Thursday, January 24, 2008

Mission Team Prepares for Departure


Honduras Mission and Beyond

This week 11 of us, including myself, will be in Honduras by the grace of God, seeking to serve the people of Honduras as well as the other missionaries with us. What began as a simple call from my brother (who is a doctor in Cleveland) three years ago, asking if I would be interested in serving as priest/chaplain to a medical mission, has evolved into a group of 25 people from the Seattle area going to engage those who are most in need of our help. As the focus of the group from Cleveland remains on medical provision, the northwest teams are evaluating the water quality needs and power generation needs of the Boy’s Ranch attached to our mission. It seems like a fitting gift from the wet northwest, where we tend to have clean water in abundance.

In addition to any material aid we give to the people we will meet, our hope is to also be a source of encouragement to them. There is a moral strength that comes from visitors who have invested time and energy in helping someone whose options can be so limited. There is a realization with the children of Sr. Maria Rosa, who runs Sociedad de Los Amigos de Los Ninos, that they are not alone in the world, as difficult as it may be. Aloneness is perhaps the most debilitating cross of any suffering. While we won’t be able to solve all their problems, we can be with them in those circumstances, if only for a short time.

▸ **EXERCISES**
1 - In the Honduras mission post, change "Seattle" to "Portland" and write out the part from "Thursday, January 24, 2008" up to and including "water in abundance.".
2 - Write what comes next in the post about the Honduras mission, starting after its last sentence.
These saved entries have nothing to do with the post about the Honduras mission.

▸ **Saved entries**
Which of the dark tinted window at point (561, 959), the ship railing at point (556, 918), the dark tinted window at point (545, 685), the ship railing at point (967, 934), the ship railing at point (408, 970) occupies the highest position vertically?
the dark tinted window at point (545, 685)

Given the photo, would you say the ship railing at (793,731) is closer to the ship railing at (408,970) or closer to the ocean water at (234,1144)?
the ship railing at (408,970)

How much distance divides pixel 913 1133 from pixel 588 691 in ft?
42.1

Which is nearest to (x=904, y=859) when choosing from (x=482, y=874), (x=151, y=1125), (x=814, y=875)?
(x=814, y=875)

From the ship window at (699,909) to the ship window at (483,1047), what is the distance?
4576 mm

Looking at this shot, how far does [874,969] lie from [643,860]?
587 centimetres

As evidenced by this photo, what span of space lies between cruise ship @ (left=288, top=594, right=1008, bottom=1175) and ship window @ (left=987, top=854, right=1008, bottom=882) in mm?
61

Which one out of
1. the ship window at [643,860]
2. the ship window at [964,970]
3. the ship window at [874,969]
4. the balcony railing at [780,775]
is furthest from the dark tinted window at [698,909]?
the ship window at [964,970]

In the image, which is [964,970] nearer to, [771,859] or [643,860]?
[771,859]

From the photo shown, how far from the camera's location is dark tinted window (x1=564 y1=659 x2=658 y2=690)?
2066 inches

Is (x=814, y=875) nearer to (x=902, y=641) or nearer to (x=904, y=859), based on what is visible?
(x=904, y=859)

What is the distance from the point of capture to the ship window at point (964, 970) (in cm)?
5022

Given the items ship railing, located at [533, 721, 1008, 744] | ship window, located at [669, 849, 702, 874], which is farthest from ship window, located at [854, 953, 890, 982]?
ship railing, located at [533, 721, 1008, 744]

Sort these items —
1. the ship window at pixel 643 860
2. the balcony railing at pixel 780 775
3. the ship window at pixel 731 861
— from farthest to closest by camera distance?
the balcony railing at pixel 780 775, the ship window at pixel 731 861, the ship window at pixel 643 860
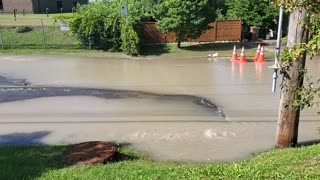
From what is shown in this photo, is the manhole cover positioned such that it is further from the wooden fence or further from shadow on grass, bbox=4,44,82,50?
the wooden fence

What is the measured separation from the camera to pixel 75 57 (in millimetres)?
21656

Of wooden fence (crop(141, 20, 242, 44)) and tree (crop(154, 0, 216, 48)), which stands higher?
tree (crop(154, 0, 216, 48))

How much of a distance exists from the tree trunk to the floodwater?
582 millimetres

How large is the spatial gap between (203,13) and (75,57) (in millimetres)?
7360

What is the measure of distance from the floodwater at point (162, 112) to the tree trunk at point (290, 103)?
0.58 m

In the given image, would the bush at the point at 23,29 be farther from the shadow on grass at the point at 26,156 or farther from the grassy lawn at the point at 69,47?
the shadow on grass at the point at 26,156

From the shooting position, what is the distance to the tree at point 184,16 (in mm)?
22500

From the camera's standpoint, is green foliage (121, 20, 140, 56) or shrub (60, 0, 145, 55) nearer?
green foliage (121, 20, 140, 56)

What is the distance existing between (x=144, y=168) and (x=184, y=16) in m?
17.2

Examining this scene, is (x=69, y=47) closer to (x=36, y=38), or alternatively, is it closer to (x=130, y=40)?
(x=36, y=38)

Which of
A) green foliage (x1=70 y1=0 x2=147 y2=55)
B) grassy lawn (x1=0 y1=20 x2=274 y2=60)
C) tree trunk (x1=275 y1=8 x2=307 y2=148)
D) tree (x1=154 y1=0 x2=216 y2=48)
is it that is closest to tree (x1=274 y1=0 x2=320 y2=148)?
tree trunk (x1=275 y1=8 x2=307 y2=148)

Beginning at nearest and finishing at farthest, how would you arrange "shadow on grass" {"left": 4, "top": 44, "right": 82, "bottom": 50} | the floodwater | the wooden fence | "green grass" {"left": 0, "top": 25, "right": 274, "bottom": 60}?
the floodwater < "green grass" {"left": 0, "top": 25, "right": 274, "bottom": 60} < "shadow on grass" {"left": 4, "top": 44, "right": 82, "bottom": 50} < the wooden fence

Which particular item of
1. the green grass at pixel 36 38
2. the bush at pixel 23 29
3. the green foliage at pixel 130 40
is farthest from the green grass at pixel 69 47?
the green foliage at pixel 130 40

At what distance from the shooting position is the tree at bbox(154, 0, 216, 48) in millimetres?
22500
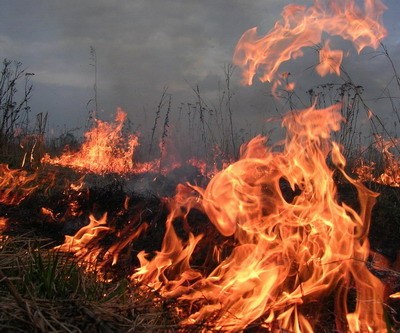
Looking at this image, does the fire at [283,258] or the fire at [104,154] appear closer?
the fire at [283,258]

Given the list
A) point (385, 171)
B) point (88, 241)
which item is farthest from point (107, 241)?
point (385, 171)

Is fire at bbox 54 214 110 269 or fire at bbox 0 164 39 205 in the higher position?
fire at bbox 0 164 39 205

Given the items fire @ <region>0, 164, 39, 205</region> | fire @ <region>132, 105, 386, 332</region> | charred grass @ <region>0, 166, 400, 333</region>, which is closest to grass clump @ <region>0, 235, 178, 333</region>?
charred grass @ <region>0, 166, 400, 333</region>

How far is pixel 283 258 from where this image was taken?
12.5 feet

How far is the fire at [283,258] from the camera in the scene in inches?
132

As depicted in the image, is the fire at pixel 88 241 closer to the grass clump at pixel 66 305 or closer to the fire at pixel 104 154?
the grass clump at pixel 66 305

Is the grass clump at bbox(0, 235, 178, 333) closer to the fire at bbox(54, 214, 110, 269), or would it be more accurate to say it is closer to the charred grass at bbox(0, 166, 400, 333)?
the charred grass at bbox(0, 166, 400, 333)

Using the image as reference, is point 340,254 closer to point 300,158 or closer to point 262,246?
point 262,246

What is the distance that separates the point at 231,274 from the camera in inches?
149

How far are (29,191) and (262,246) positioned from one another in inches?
159

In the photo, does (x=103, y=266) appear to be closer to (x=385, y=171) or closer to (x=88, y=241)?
(x=88, y=241)

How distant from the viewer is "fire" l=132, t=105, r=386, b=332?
11.0 feet

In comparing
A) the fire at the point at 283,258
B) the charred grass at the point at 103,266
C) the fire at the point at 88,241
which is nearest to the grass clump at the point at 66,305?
the charred grass at the point at 103,266

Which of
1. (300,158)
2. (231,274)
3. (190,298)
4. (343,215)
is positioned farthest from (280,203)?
(190,298)
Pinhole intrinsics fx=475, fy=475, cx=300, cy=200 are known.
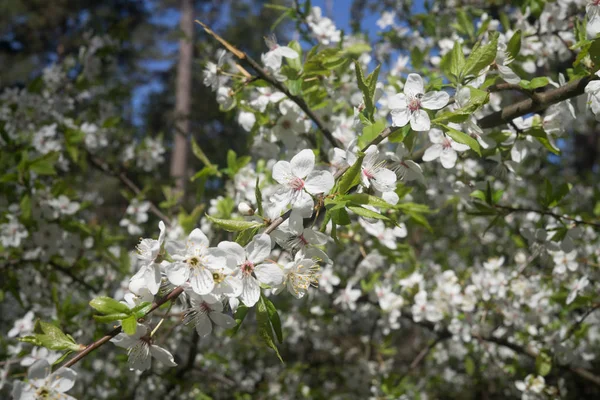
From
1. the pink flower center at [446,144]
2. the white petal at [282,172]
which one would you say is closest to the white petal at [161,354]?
the white petal at [282,172]

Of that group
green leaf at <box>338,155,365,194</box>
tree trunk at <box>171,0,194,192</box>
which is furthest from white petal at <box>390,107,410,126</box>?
tree trunk at <box>171,0,194,192</box>

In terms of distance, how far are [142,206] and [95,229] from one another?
558 millimetres

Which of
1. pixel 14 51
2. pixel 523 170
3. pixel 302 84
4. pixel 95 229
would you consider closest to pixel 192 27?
pixel 14 51

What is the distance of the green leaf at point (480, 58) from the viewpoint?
4.32ft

▸ **ANSWER SET**
1 -
Thursday, January 24, 2008

Mission Team Prepares for Departure


Honduras Mission and Beyond

This week 11 of us, including myself, will be in Honduras by the grace of God, seeking to serve the people of Honduras as well as the other missionaries with us. What began as a simple call from my brother (who is a doctor in Cleveland) three years ago, asking if I would be interested in serving as priest/chaplain to a medical mission, has evolved into a group of 25 people from the Portland area going to engage those who are most in need of our help. As the focus of the group from Cleveland remains on medical provision, the northwest teams are evaluating the water quality needs and power generation needs of the Boy’s Ranch attached to our mission. It seems like a fitting gift from the wet northwest, where we tend to have clean water in abundance.

2 -
This encounter of course is not one-sided. Far from it, as anyone involved in charitable work realizes, it’s the giver who actually receives more than the receiver. As St. Francis prayed: It is in giving that we receive. How true, the poor enrich our lives through contact with them. In this exchange, we come to realize our own poverty and short-sightedness. The struggles of these persons to make it through the day can make the ‘hang-nails’ that we call problems rather trivial. Somehow the poor whom Jesus called ‘Blessed’ give us a blessing that endures longer than the pills and potable water that we might give.

I say ‘we’ above as if we are all rich, but I know there are people in our own community who struggle to afford humane housing, medicine and other necessities. Some have suffered loss of home and job. Still others know the pain of other devastating loss. Poverty comes to all our doorsteps in one form or another. The Christian task is to greet it with faith, hope and love. May love meet our own poverty that we might comfort our neighbor, whether they are in Honduras, across the street, or in our own home.